Statistical analysis
SPSS 22.0 (SPSS Inc., Chicago, IL, USA) was utilized for statistical analysis. Data were shown as medians with upper or lower quartiles for continuous variables due to the non-Gaussian data distribution. The difference between two groups was measured by non-parametric Mann-Whitney test, respectively. Comparisons among three groups were performed by one-way ANOVA, followed by Tukey’s post-hoc test, or nonparametric tests, followed by Kruskal-Wallis 1-way ANOVA test, according to the normality of the values. Categorical variables were shown as numbers with percentages, and the differences between two groups (for both biochemical and clinical parameters) was determined by Chi-square test.

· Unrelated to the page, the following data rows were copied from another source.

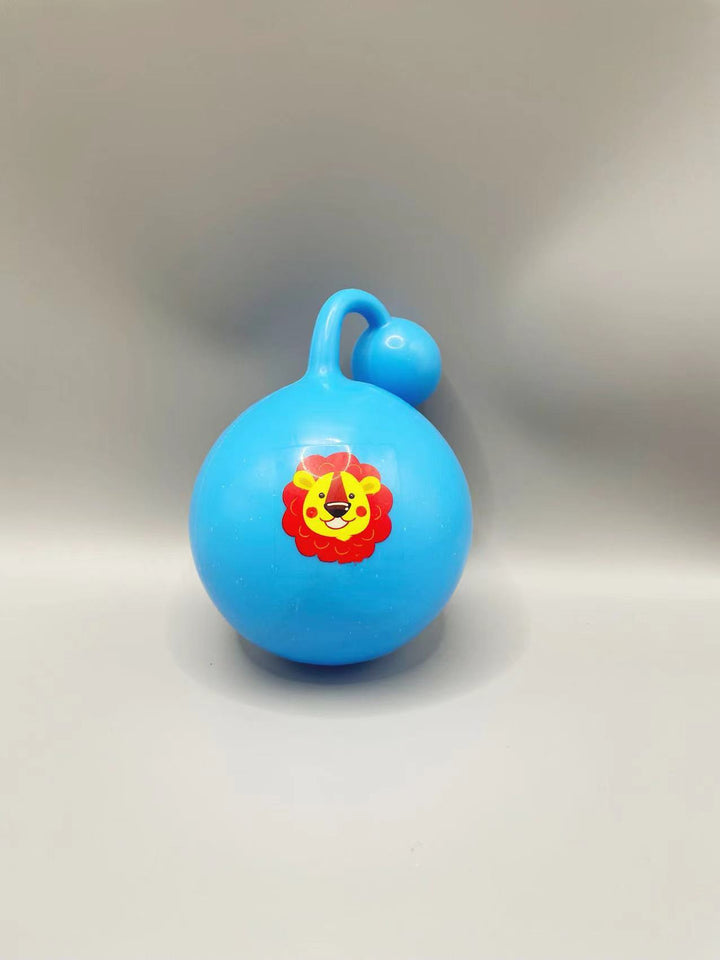 Unisex play and learning ball with animal motifs Bowlift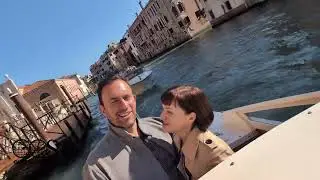 Venice Water Taxi from Airport to Grand Canal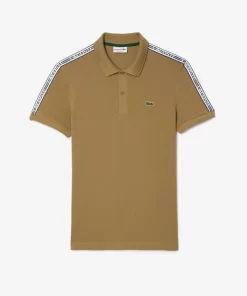 Polo Regular Fit Coton Stretch Bande Siglee | Lacoste New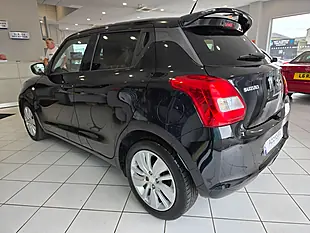Used 2017 Suzuki Swift Sz-T Black - Interior and Exterior details 4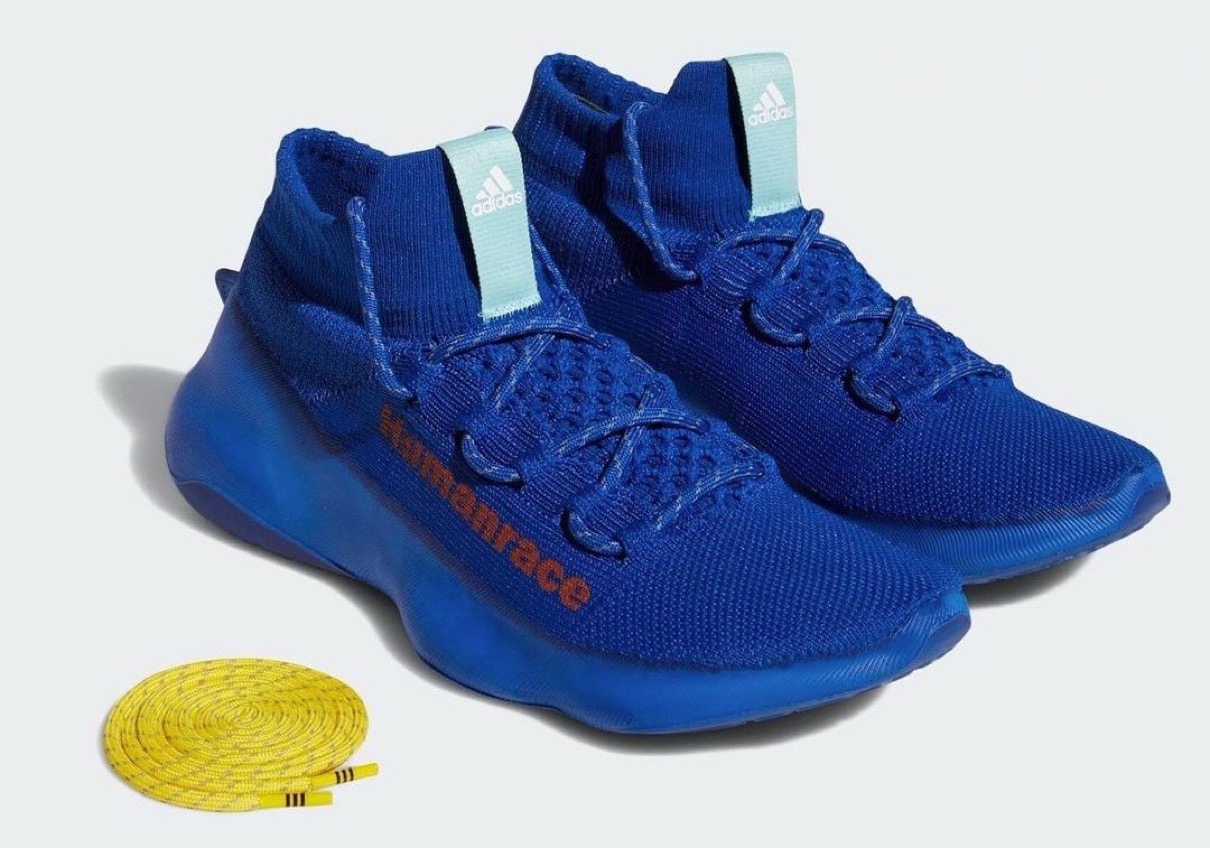 Pharrell × adidas】Humanrace Sičhona “Royal Blue”が国内8月27日に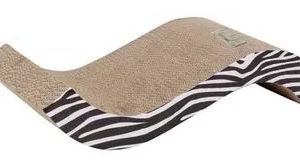 Dehner Lieblinge Kratzpappe Wavy, ca. B53/H12/T22 cm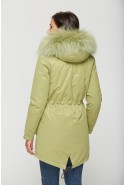 Winter Parka Mila Nova P-17ex oliva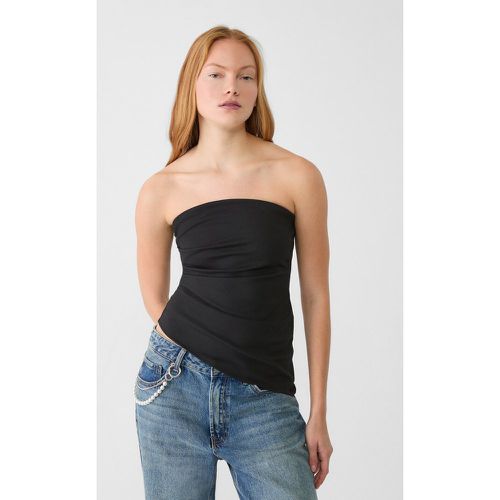 Top bandeau asymétrique XS - Stradivarius - Modalova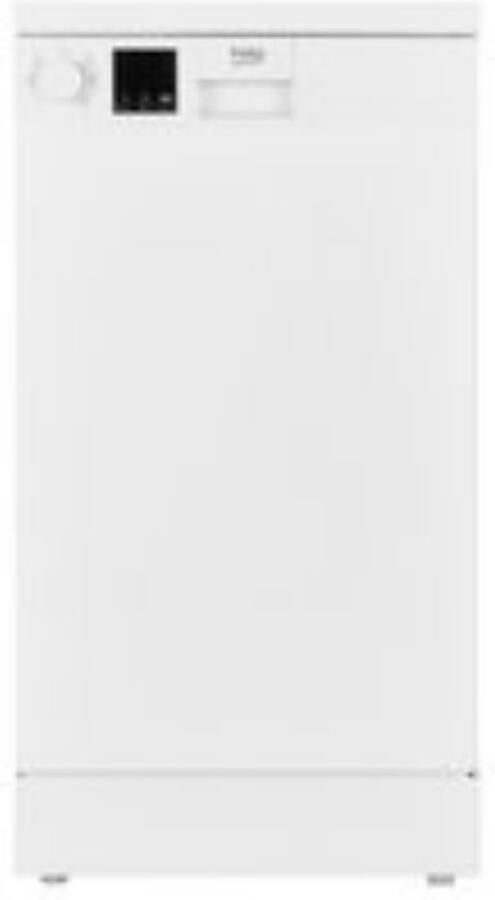 Beko DVS05024W -1 Vrijstaande Vaatwasser + 3 Jaar Gratis Extra Garantie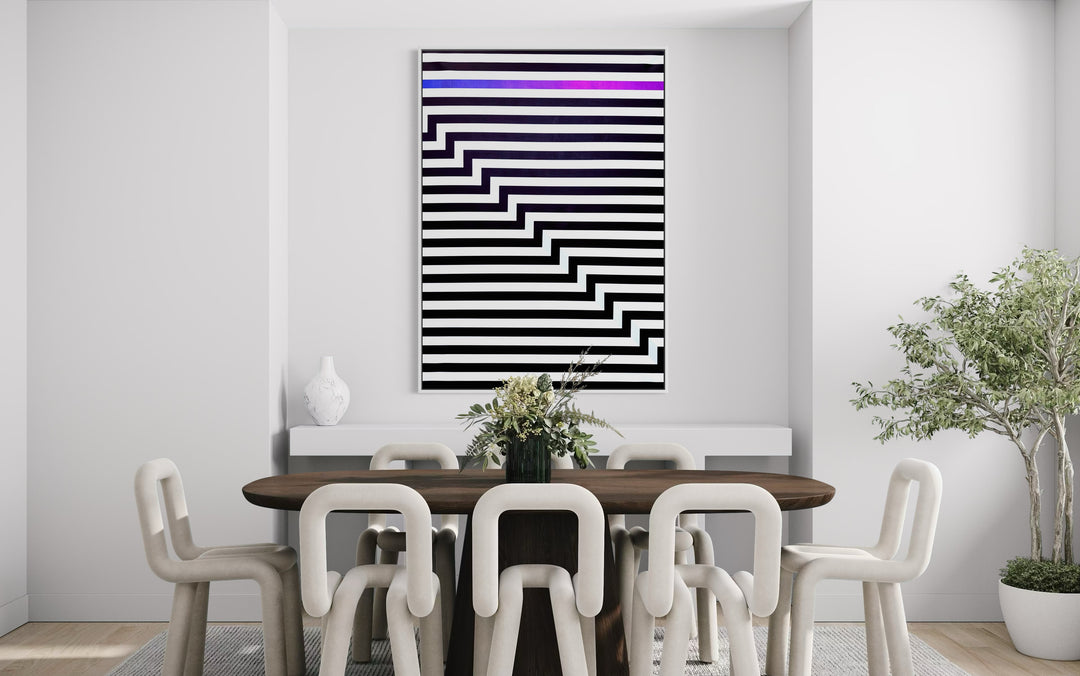 Step by Step - Originalwerk 140 x 100 cm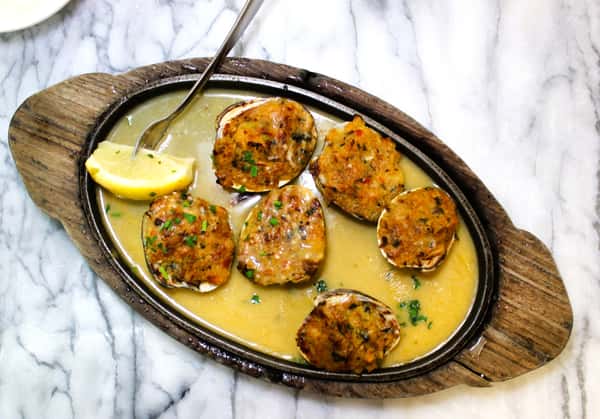 Baked Clams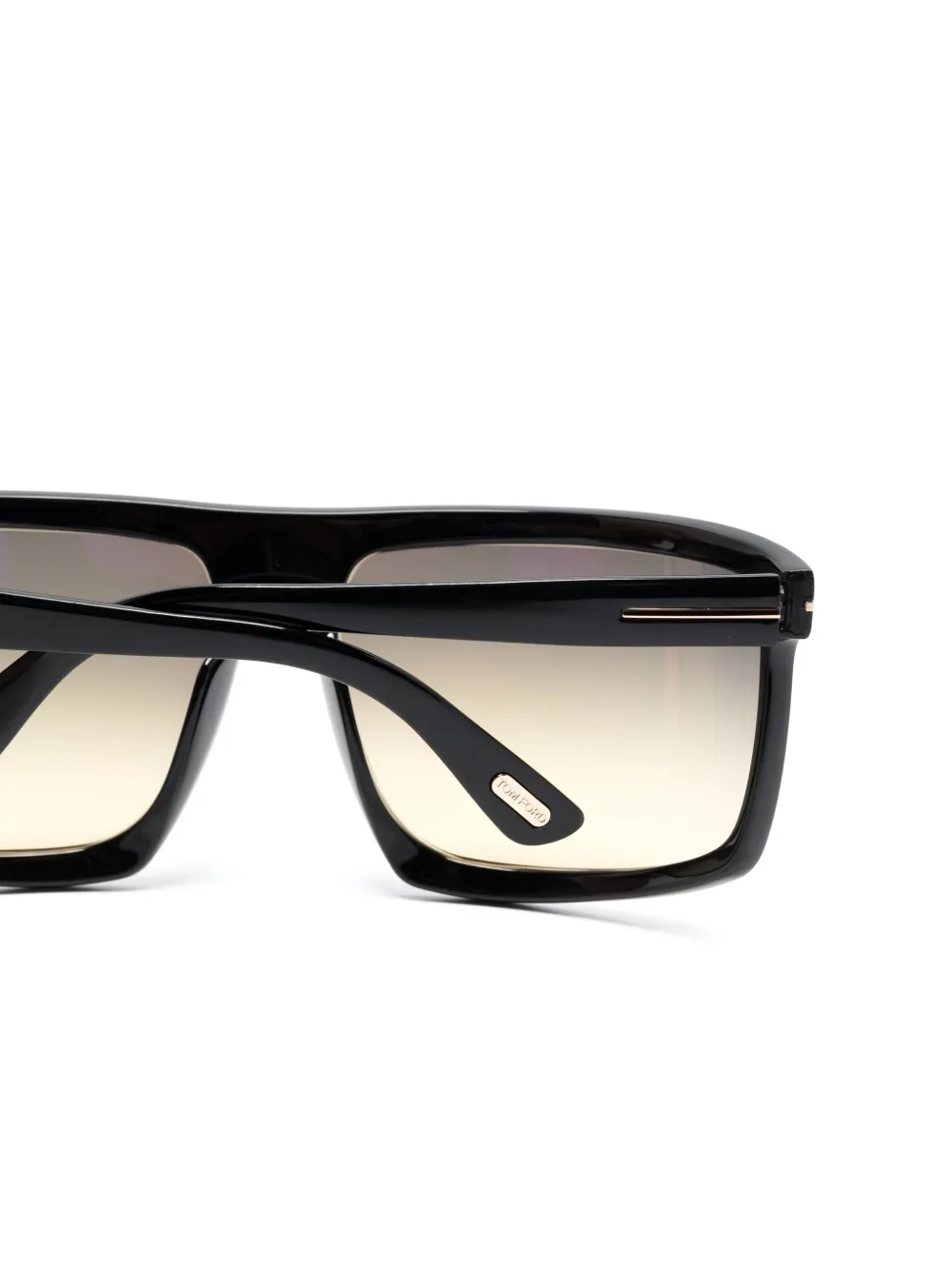 TOM FORD Eyewear Clint-02 zonnebril Zwart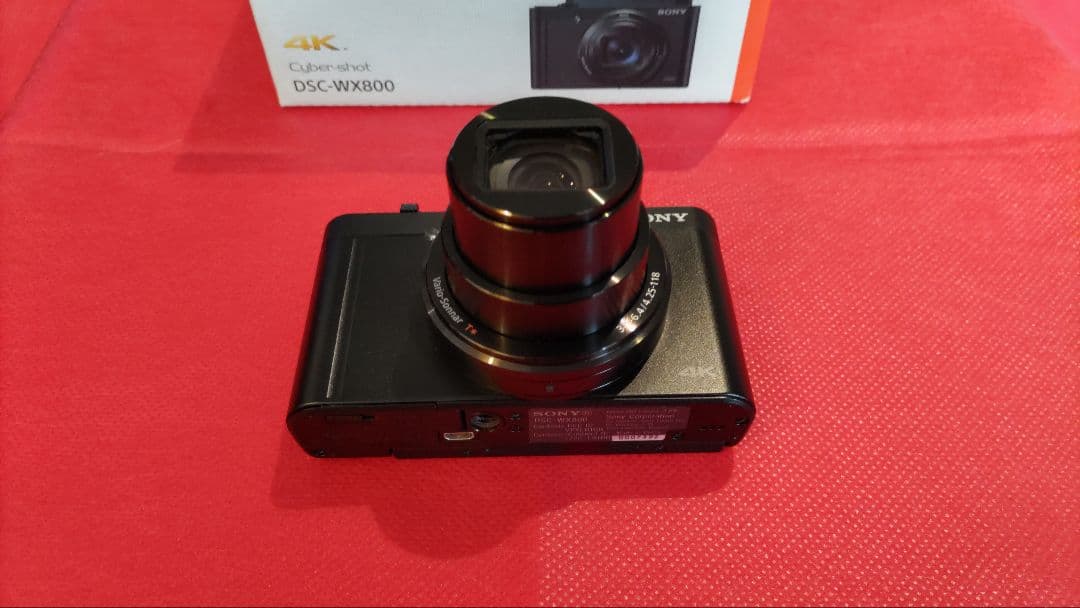 【美品】SONY DSC-WX800 コンパクトデジタルカメラ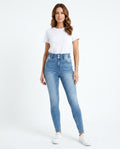 Heidi Outlet - Kesan | Gesmokte Schmal Geschnittene Hose Damen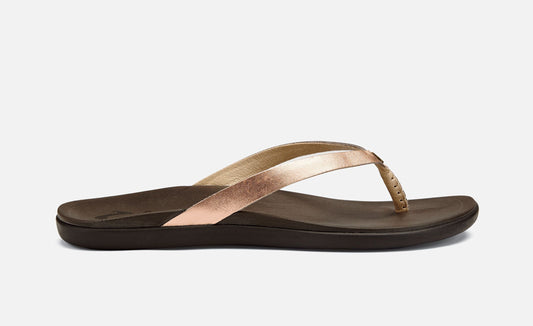 Olukai Ho'opio Leather Ladies Sandals 2018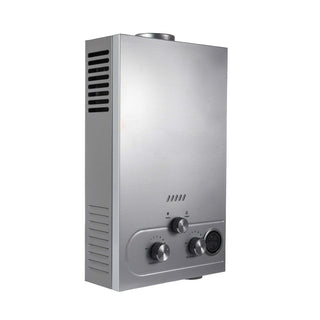Buitendouche – Gaswaterverwarmer 16L/min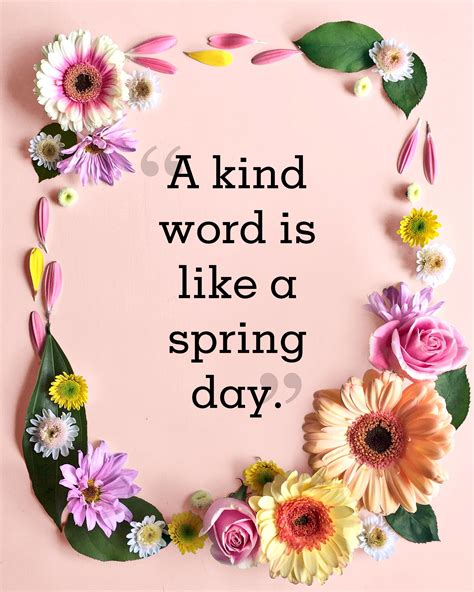The Sweetest Spring Quotes to Welcome the Season of Renewal | Spring ...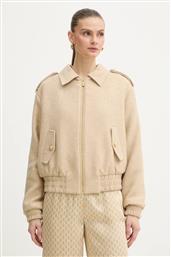 ΜΠΟΥΦΑΝ ΜΕ ΠΡΟΣΘΗΚΗ ΜΑΛΛΙΝΟΥ ΥΦΑΣΜΑΤΟΣ ROSY MARCIANO BY GUESS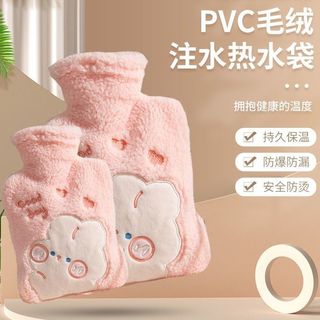 2023热水袋注水式暖水袋宫寒暖肚子女灌水暖手宝防爆家用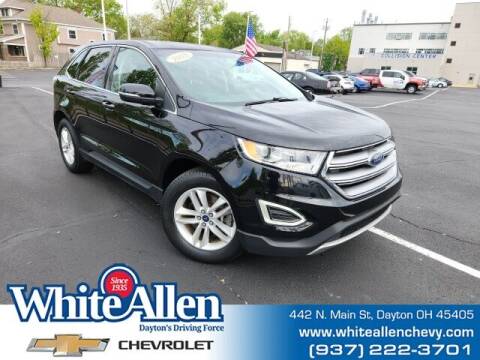 2018 Ford Edge for sale at WHITE-ALLEN CHEVROLET in Dayton OH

Correlations between continuous variables were analyzed through partial correlation analysis accounting for age, gender, and smoking. Furthermore, multiple logistic regression analysis was conducted to evaluate the correlation of serum SAA and D-Dimer or CRP with AAD risk following the adjustment of possible confounding factors. For instance, demographic characteristics and comorbidities were adjusted as confounding factors in all multivariable logistic regression models. Receiver operator characteristic (ROC) curves with area under the curve (AUC) along with logistic models were employed to determine the corresponding cut-off points and to assess the diagnostic performance of serum SAA and D-Dimer or CRP individually, and combined for AAD detection. P values < 0.05 were considered as statistical significance.